• **What you have to do**
Lay out everything from the line containing "From the vantage" down to the end of the listing as a two-column CSV with the header row text,answer. Give one row for each answer, paired with the text it follows, and put each value in a single quoted field with its line breaks turned into spaces.

═════ Supplied records

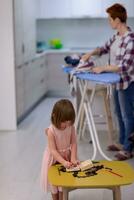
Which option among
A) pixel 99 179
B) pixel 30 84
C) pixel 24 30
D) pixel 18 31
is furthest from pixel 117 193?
pixel 30 84

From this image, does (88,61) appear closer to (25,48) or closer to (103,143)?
(103,143)

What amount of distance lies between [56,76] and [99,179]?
5.06 meters

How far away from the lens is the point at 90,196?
10.2 ft

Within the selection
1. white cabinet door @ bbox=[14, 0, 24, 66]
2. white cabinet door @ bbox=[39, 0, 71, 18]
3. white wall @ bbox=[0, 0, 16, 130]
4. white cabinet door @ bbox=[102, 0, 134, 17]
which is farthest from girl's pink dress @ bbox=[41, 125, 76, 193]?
white cabinet door @ bbox=[39, 0, 71, 18]

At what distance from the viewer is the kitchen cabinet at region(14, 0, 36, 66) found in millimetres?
5125

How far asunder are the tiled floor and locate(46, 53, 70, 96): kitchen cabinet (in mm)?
1550

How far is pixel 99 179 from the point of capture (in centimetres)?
235

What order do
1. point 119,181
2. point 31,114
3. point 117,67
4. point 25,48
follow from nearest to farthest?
point 119,181, point 117,67, point 25,48, point 31,114

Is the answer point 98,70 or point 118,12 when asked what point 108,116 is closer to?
point 98,70

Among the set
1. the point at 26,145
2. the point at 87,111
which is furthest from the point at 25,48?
the point at 87,111

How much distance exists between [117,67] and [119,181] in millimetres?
1551

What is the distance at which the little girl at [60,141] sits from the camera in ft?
8.36

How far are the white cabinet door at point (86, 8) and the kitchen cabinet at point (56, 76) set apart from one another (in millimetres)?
824

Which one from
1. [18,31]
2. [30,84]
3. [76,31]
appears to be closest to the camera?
[18,31]
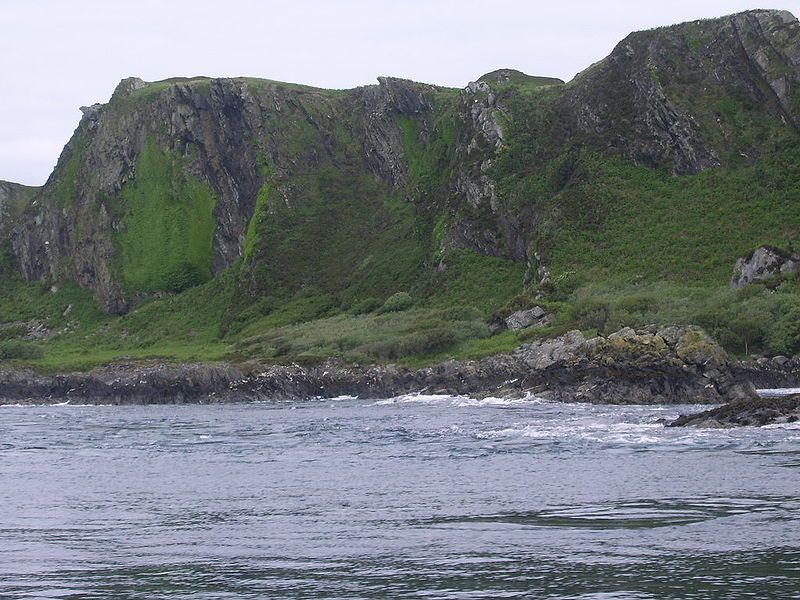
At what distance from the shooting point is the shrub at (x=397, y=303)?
163 meters

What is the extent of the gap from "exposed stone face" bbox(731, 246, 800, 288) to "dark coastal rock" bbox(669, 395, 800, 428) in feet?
200

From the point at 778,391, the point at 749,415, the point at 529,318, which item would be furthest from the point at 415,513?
the point at 529,318

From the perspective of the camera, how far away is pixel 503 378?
104812 mm

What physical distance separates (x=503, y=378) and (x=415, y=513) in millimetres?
67434

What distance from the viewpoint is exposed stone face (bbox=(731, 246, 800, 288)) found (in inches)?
4820

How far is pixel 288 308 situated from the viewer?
183 meters

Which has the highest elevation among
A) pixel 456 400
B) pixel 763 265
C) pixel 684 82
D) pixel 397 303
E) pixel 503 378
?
pixel 684 82

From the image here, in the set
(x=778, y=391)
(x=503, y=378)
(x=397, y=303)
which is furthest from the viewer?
(x=397, y=303)

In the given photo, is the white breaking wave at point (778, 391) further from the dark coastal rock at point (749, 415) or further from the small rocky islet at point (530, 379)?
the dark coastal rock at point (749, 415)

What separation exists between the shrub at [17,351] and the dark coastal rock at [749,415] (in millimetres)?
116441

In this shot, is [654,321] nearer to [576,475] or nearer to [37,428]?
[37,428]

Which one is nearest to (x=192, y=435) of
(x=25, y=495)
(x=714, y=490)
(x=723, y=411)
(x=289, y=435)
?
(x=289, y=435)

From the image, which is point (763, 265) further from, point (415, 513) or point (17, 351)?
point (17, 351)

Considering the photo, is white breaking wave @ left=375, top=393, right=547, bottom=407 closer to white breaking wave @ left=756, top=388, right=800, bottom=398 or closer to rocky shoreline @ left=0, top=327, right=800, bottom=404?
rocky shoreline @ left=0, top=327, right=800, bottom=404
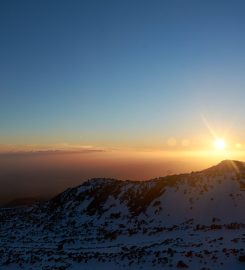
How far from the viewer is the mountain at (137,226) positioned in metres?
23.2

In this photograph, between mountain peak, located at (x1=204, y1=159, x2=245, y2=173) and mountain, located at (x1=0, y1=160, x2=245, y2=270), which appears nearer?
mountain, located at (x1=0, y1=160, x2=245, y2=270)

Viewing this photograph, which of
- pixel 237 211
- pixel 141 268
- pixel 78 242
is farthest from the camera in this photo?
pixel 237 211

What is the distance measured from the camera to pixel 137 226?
41.1 m

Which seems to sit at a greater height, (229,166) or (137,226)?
(229,166)

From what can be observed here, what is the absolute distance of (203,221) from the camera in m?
38.6

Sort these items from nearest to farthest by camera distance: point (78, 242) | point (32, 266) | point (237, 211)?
point (32, 266) < point (78, 242) < point (237, 211)

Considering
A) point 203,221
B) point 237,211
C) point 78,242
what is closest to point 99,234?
point 78,242

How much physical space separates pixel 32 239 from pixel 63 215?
11593mm

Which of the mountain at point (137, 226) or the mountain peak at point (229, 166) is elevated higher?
the mountain peak at point (229, 166)

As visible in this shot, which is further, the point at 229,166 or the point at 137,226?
the point at 229,166

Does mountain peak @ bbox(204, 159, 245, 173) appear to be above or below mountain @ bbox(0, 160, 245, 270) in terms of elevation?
above

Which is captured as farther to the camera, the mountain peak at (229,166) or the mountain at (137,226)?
the mountain peak at (229,166)

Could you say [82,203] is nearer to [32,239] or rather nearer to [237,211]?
[32,239]

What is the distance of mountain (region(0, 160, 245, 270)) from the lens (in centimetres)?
2325
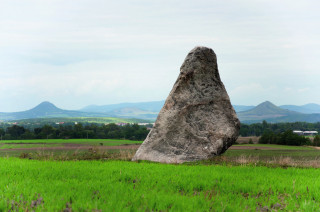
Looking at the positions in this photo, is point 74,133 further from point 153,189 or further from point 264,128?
point 264,128

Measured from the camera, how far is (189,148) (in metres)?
17.2

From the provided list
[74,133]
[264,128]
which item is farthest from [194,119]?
[264,128]

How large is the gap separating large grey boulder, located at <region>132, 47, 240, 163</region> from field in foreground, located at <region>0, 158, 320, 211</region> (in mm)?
4152

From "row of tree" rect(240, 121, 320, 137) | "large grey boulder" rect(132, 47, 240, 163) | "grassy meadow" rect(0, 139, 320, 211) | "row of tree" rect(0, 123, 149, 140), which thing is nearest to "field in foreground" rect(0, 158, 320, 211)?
"grassy meadow" rect(0, 139, 320, 211)

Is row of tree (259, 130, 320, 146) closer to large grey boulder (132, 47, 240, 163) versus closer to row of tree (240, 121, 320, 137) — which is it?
large grey boulder (132, 47, 240, 163)

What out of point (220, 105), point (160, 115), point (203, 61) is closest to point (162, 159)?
point (160, 115)

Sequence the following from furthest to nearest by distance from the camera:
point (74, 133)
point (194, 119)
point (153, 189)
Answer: point (74, 133)
point (194, 119)
point (153, 189)

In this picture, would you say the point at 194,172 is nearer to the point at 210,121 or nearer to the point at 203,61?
the point at 210,121

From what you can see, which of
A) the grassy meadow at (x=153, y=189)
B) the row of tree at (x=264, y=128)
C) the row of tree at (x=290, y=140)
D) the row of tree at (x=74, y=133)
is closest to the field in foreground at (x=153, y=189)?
the grassy meadow at (x=153, y=189)

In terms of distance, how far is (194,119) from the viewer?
17891 mm

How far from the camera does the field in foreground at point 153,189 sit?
23.8 feet

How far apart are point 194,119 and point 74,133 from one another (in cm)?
3447

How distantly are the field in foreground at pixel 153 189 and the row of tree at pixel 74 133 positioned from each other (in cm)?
3620

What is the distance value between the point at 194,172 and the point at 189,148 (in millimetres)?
5225
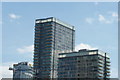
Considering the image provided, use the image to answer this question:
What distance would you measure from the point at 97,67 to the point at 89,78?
10.1 metres

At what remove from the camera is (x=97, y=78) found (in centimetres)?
19738

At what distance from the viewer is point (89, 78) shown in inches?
7854

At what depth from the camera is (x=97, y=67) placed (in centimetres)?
19962

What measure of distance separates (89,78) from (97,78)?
604cm

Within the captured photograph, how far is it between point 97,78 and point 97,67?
8.17 metres
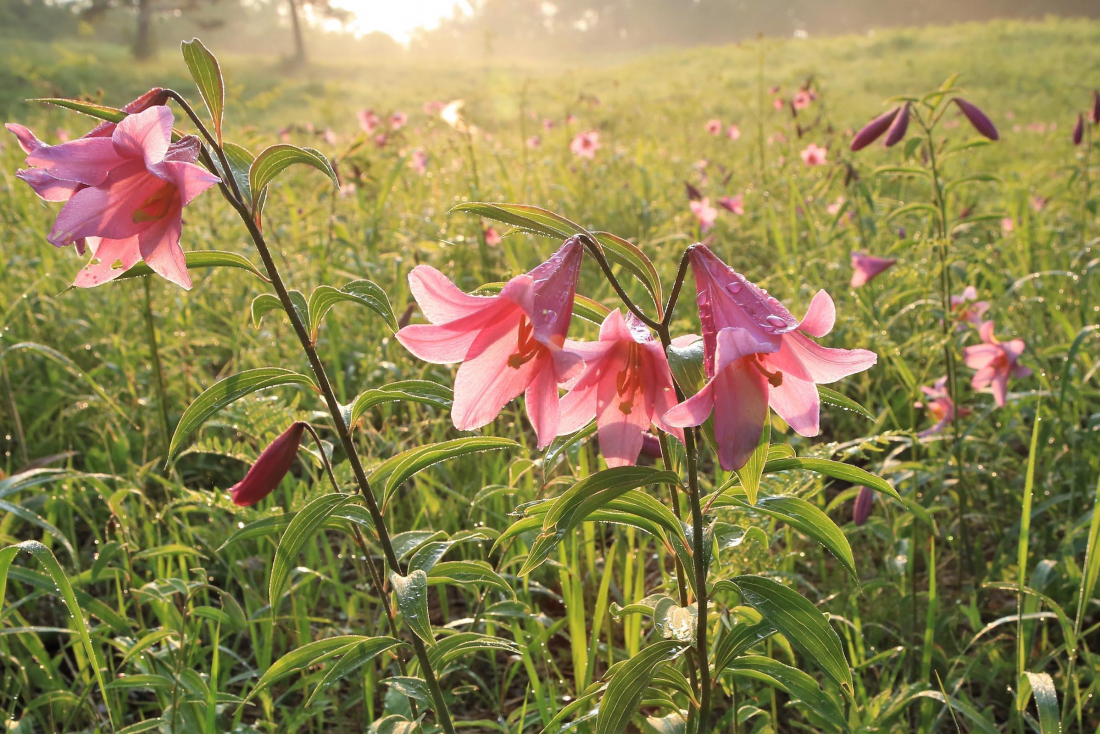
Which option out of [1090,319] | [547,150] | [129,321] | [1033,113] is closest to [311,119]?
[547,150]

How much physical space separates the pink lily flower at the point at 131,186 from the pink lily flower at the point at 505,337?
0.90 feet

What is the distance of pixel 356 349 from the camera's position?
278cm

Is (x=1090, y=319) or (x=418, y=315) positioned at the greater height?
(x=418, y=315)

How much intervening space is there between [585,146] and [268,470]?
4938mm

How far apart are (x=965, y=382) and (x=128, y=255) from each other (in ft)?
7.10

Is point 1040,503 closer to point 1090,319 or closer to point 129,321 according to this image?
point 1090,319

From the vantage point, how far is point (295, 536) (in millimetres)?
975

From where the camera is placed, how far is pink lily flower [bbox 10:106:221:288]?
84 centimetres

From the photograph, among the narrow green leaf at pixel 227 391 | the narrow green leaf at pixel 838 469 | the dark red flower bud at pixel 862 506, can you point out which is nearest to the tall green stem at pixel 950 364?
the dark red flower bud at pixel 862 506

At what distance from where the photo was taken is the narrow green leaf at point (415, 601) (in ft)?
2.99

══════════

• **Answer to this exercise**
text,answer
"From the vantage point, how far is point (295, 536) (in millimetres)?","975"
"From where the camera is placed, how far is pink lily flower [bbox 10:106:221:288]?","84 centimetres"
"From the photograph, among the narrow green leaf at pixel 227 391 | the narrow green leaf at pixel 838 469 | the dark red flower bud at pixel 862 506, can you point out which is nearest to the tall green stem at pixel 950 364?","the dark red flower bud at pixel 862 506"
"At what distance from where the photo was taken is the narrow green leaf at point (415, 601) (in ft)?","2.99"